Post by Blackstar on Sat May 18, 2019 9:30 am

Review in The Lincoln Journal Star, April 12, 1993:

1993.04.10 - Omaha Civic Auditorium, Omaha, USA 1993_081
Guns N’ Roses delivers no-frills rock

Band avoids past outrageous behavior, gives superb performance

BY L. KENT WOLGAMOTT
Journal Reviewer

OMAHA - Forget all the previous extraneous, outrageous behavior on stage and off. It now seems that Guns N’ Roses is content with demonstrating to the world that it is the best at what it does.

While the band didn’t appear to be thrilled when it hit the Civic Auditorium stage Saturday night, it soon warmed to the task at hand and delivered a dynamic 2-1/4 hours of rock in a stripped-down, no-flourishes setting that put the emphasis on the music.

Like the Rolling Stones, one of its obvious influences, Guns N’ Roses is a distinctly two-man show in live performance as singer Axel Rose commands the audience's attention, then sprints to the back of the stage while Slash takes a solo on his Les Paul.

When singing, Rose covers the stage with catlike grace, slinking and dashing about. And when he throws his head back, his high, scratchy wail establishes him as the most distinctive rock screamer since Robert Plant.

Slash is not a flashy guitarist in the modern rock-hero mode. Rather, his smooth, fluid style harks back to the early '70s, an element that allows Guns N’ Roses to connect with a wider age range of fans.
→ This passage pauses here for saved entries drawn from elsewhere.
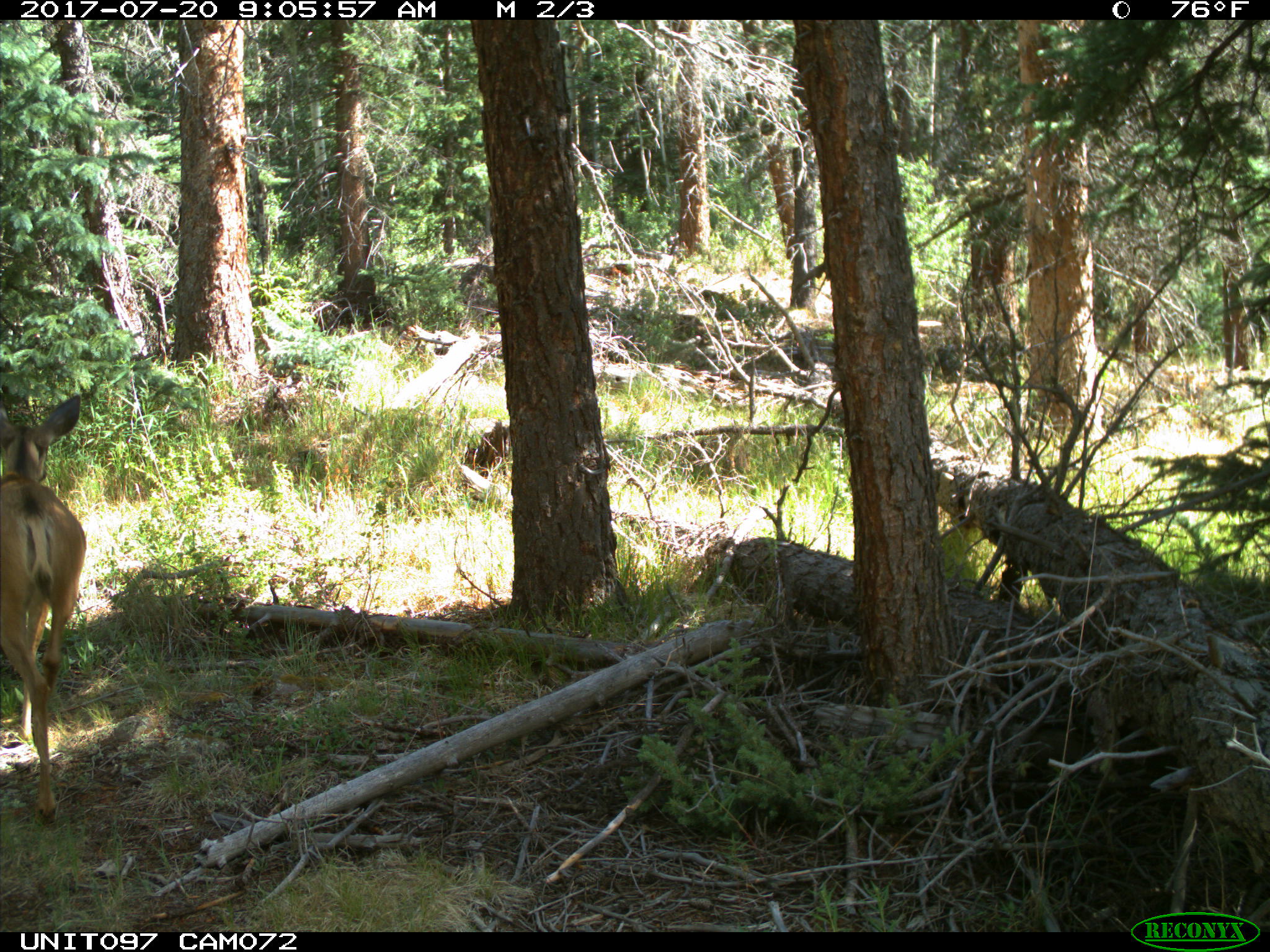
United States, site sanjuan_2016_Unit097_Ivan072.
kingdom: Animalia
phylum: Chordata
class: Mammalia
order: Artiodactyla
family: Cervidae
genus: Odocoileus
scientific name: Odocoileus hemionus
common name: mule deer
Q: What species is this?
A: Odocoileus hemionus (mule deer).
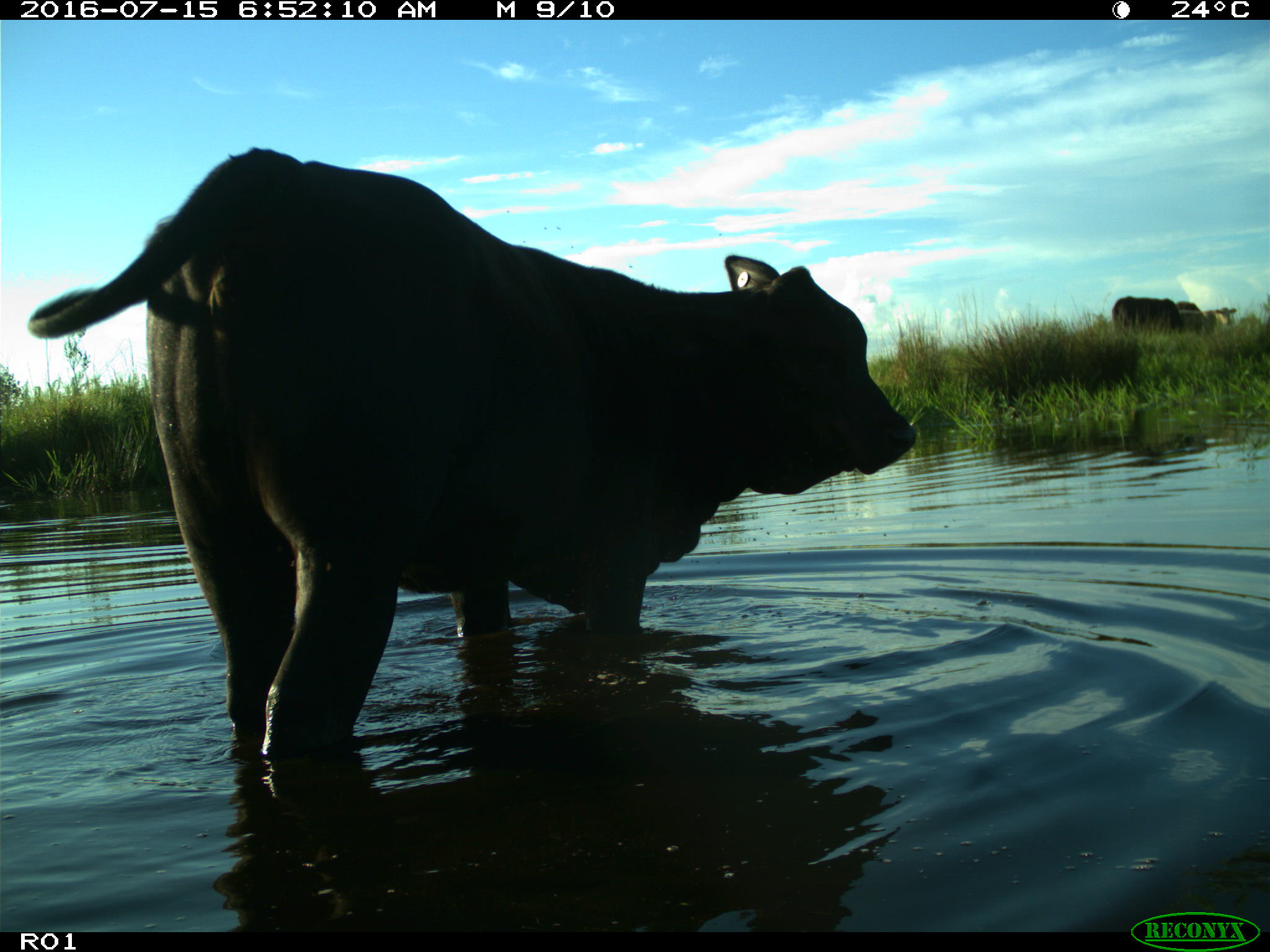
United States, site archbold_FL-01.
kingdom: Animalia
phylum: Chordata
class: Mammalia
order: Artiodactyla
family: Bovidae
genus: Bos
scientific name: Bos taurus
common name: domestic cow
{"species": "Bos taurus (domestic cow)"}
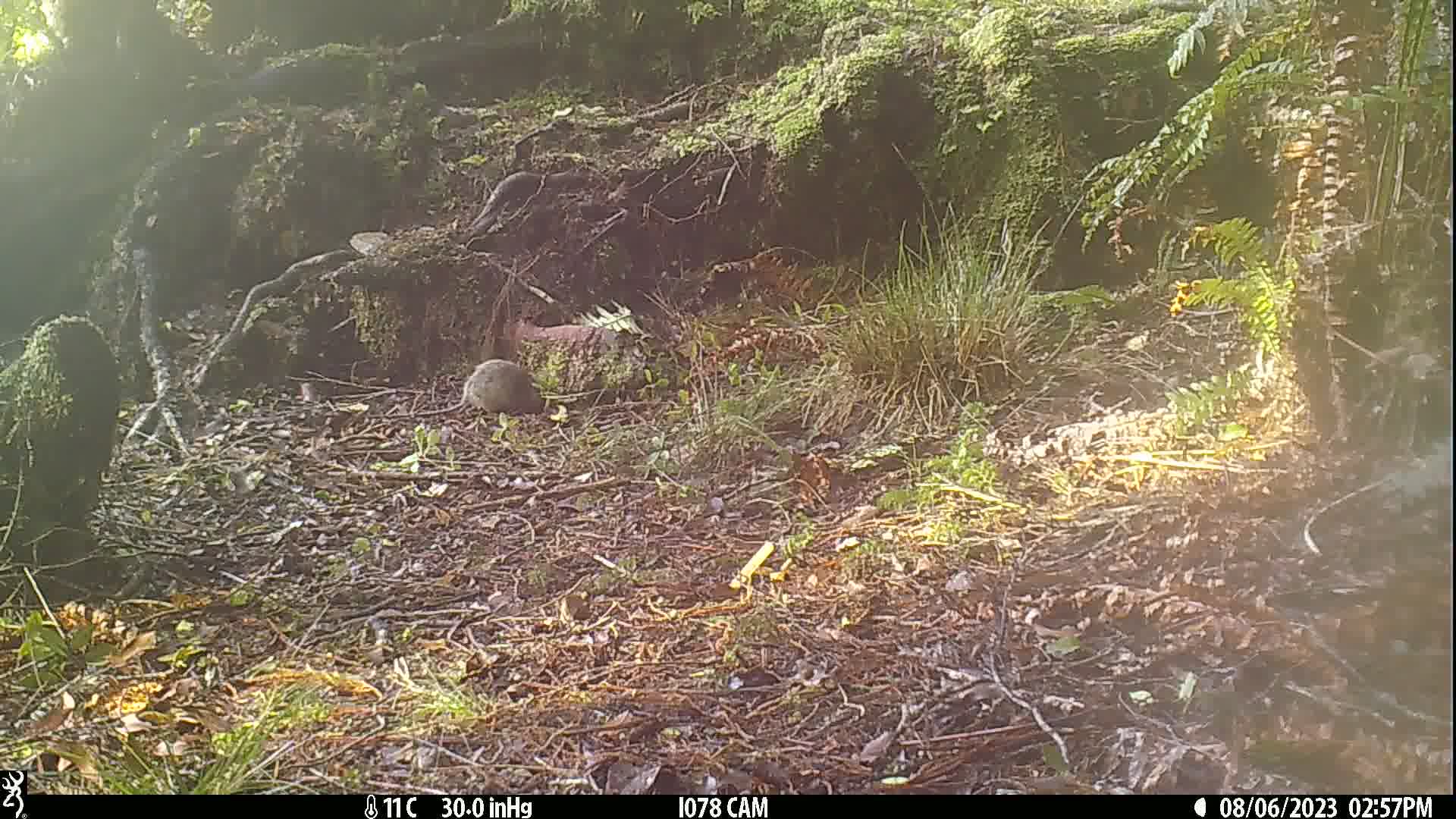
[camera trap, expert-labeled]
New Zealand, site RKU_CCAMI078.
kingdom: Animalia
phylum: Chordata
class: Mammalia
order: Rodentia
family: Muridae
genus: Rattus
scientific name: Rattus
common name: rat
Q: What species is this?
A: Rat (Rattus).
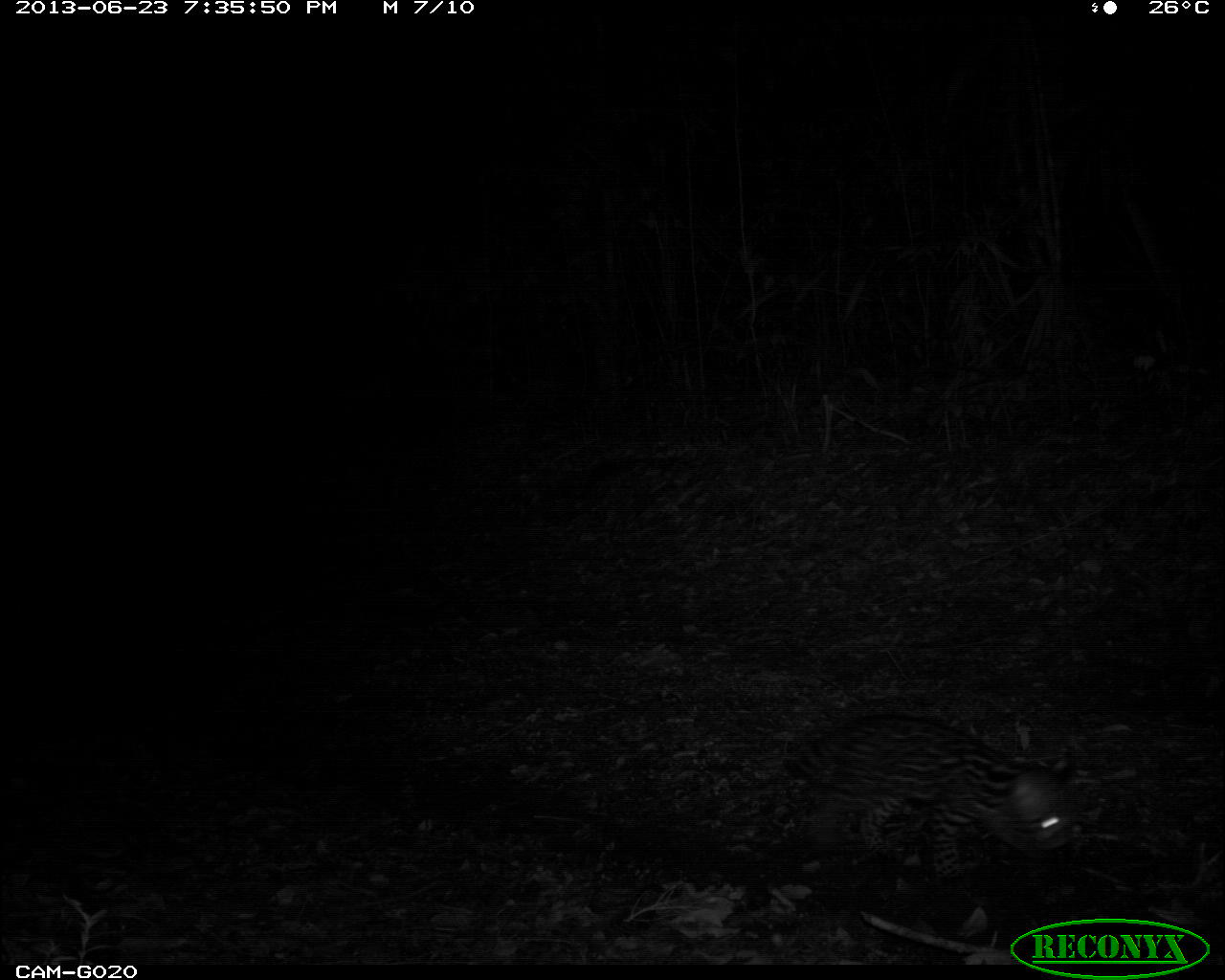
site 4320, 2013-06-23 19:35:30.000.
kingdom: Animalia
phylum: Chordata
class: Mammalia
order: Carnivora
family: Felidae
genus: Leopardus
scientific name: Leopardus pardalis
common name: ocelot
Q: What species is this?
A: Leopardus pardalis (ocelot).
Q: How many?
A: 1.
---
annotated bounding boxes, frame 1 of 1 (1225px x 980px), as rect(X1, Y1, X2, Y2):
leopardus pardalis: rect(782, 710, 1076, 895)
That was the formula for nearly all 20 of the songs the band roared through in its first Nebraska appearance before a packed house. The song selection revealed plenty about the group, which exploded onto the pop scene in 1988 and has been among the most popular rock groups since.

The concert and band were clearly heavily dependent on songs from the group’s 1987 debut album, “Appetite for Destruction.”

Those hits — “Welcome to the Jungle," the set-closing “Sweet Child O’ Mine” and the stroboscopic encore, “Paradise City” — received much greater response than anything from the double “Use Your Illusion” set, with the exception of Rose’s piano ballad “November Rain.”

That is by and large because they are far stronger songs than the band’s later material — although many of the better “Use Your Illusion” songs were written by ex-Gunner Izzy Stradlin and not surprisingly were absent from the concert’s set list.

The superbly paced and performed concert was highlighted by a five-song acoustic set midway through the show. Lest one think that Guns N’ Roses is hopping on the “unplugged” bandwagon, its EP “G N’R Lies,” which featured three of the five acoustic tunes, was released at least two years before acoustic became the thing to do.

There was little to report on the scandalous front from Saturday’s show. In most ways, it was just another rock concert.

True, girls in the crowd lifted their shirts to flash the in-house video camera during the stage change, providing more excitement in the crowd than did the lame opening Blind Melon in its 50-minute set. But that is standard procedure at Guns N’ Roses shows and likely came as a shock to no one in the hall.

The concert did, however, provide further evidence that general admission concerts have outlived their usefulness.

Although promoters limited the number of people on the auditorium floor, anxious kids nonetheless rushed to the barrier in front of the stage 30 minutes before Blind Melon took the stage.